DOMANDE DI STUDIO:
(1) Nell'intervento sui media e i minori, in quale città sarà presentata la ricerca la prossima settimana?
(2) Ripeti fedelmente il passo dell'intervento sui media e i minori che comincia con le parole "Anch'io parto dai" e termina dopo le parole "in altrettante battute.".
(3) Prosegui l'intervento sui media e i minori dal punto in cui si interrompe.

ESTRATTO:
<<<<
Pier Cesare RIVOLTELLA, Università Cattolica di Milano. Mi sento in dovere di ringraziare anch'io chi mi ha invitato ad un tavolo così importante, così prestigioso. Devo dire anche che il narcisismo è una dote riconosciuta alla nostra razza, la congerie dell'accademia e quindi in prima istanza ho accettato di buon grado soddisfacendo appunto questo narcisismo. Ma in seconda battuta mi è stato ancora più gradito venir qui perché ho voluto intendere, dietro a questo tavolo, una volontà politica forte. Tante volte ho girato l'Italia partecipando a conferenze sui problemi dei media e dei loro effetti sul minore: raramente però i discorsi si sono tradotti in azioni concrete. Intendo leggere dietro questo tavolo questo discrimine e spero che veramente ci possa essere una svolta in questo senso.
Anch'io parto dai dati di una ricerca su preadolescenti e internet che abbiamo pubblicato presso la nostra casa editrice "Vita e pensiero" nell'ottobre scorso e che proprio la prossima settimana sarà presentata a Montreal, in un contesto internazionale, come la parte italiana di una più ampia ricerca che ha coinvolto altri otto paesi. Dalla ricchezza dei dati che sono emersi mi sono sforzato di isolare tre indicazioni e facendo questo anch'io non mi sono sottratto all'ossessione ternaria dell'occidente. Le sintetizzo velocemente in altrettante battute.
>>>>
VOCI FORNITE:
<<<<
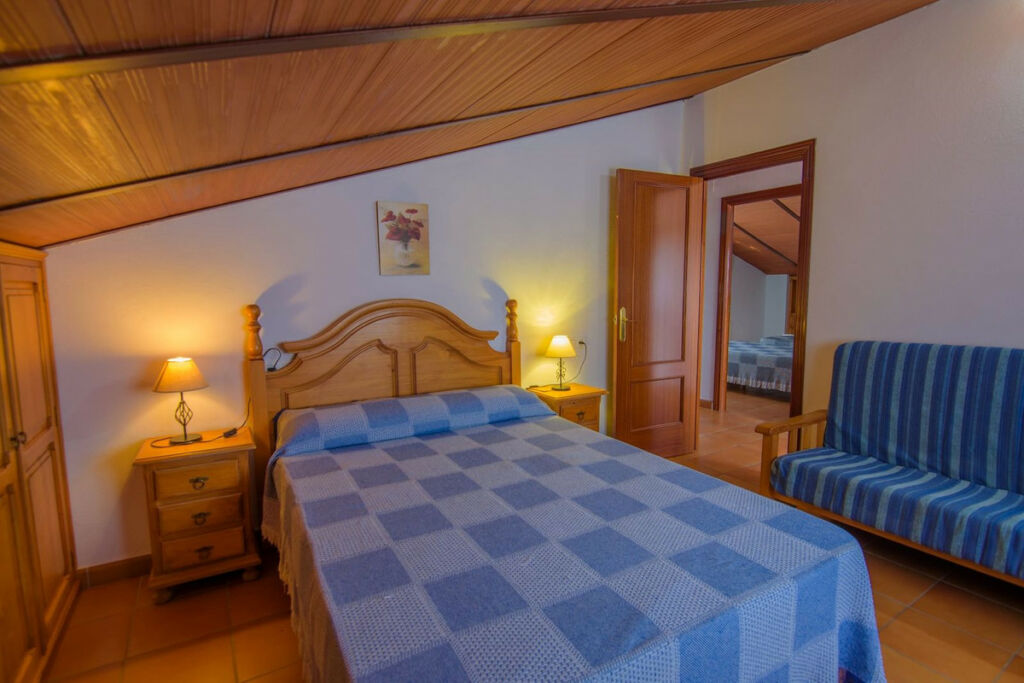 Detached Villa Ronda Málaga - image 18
>>>>
<<<<
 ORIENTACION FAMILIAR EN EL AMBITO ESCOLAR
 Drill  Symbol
>>>>
RISPOSTE AI COMPITI:
(1) A Montreal.

(2)
Anch'io parto dai dati di una ricerca su preadolescenti e internet che abbiamo pubblicato presso la nostra casa editrice "Vita e pensiero" nell'ottobre scorso e che proprio la prossima settimana sarà presentata a Montreal, in un contesto internazionale, come la parte italiana di una più ampia ricerca che ha coinvolto altri otto paesi. Dalla ricchezza dei dati che sono emersi mi sono sforzato di isolare tre indicazioni e facendo questo anch'io non mi sono sottratto all'ossessione ternaria dell'occidente. Le sintetizzo velocemente in altrettante battute.

(3)
La prima idea la sintetizzo rubando le parole al libro di uno psicoterapeuta danese, Jesper Juul: Il bambino è competente. Credo che la prima questione su cui riflettere sia che i bambini e i ragazzi sono competenti. Una seconda idea è sotto forma di esortazione: la si potrebbe sintetizzare col dire: "guardiamo ai contesti", pensiamo all'importanza dei contesti. Una terza indicazione che emerge dalla nostra ricerca è la necessità di prestare attenzione non soltanto ai contesti ma anche ai discorsi di accompagnamento che i media si portano dietro. Riassumendo: il bambino è competente, occorre guardare i contesti, occorre ragionare non soltanto sui media ma anche sui loro discorsi di accompagnamento e spesso non c'è differenza, perché sono proprio gli stessi media che producono i propri discorsi di accompagnamento, costruendo un effetto che gli amici semiotici chiamano le istruzioni per l'uso.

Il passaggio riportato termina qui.